When indexing documents, Apache Solr is a possible solution. Combined with Apache Tika, you can also use Solr to index various types of documents, such as PDFs, Word documents, HTML files, … . In this tutorial, I’ll be setting up Solr with Tika using Docker compose.
Project structure
In my case, I want to run Solr inside a Docker container next to my Java application. That means I will have the following project structure:
In this case, src/ is the code of my Java application, while the solr/ folder will be used for binding certain folders in my Docker container.
Retrieving the proper dependencies
To run Solr with Apache Tika, you need the following dependencies:
- Solr Cell: This library contains the
ExtractingRequestHandler
, which is necessary to upload files and to work with Tika. - Tika Core: The core library of Apache Tika, but doesn’t contain the parsers.

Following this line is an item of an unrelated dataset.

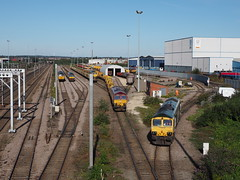 56049 66779 66039 66618 doncaster 05/09/2019 (Offroadanonymous) Tags: 56049 66779 66039 66618 doncaster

- Tika Parsers: Additionally to the core library, you need the parsers library.
Additionally to these libraries, you may need other libraries as well, depending on the parsers you want to use. In my case, I want to use the HTML parser, so I also have to add the following dependencies:
- Xerces: Library to parse XML structures.
- Tagsoup: A library to parse HTML documents and tags.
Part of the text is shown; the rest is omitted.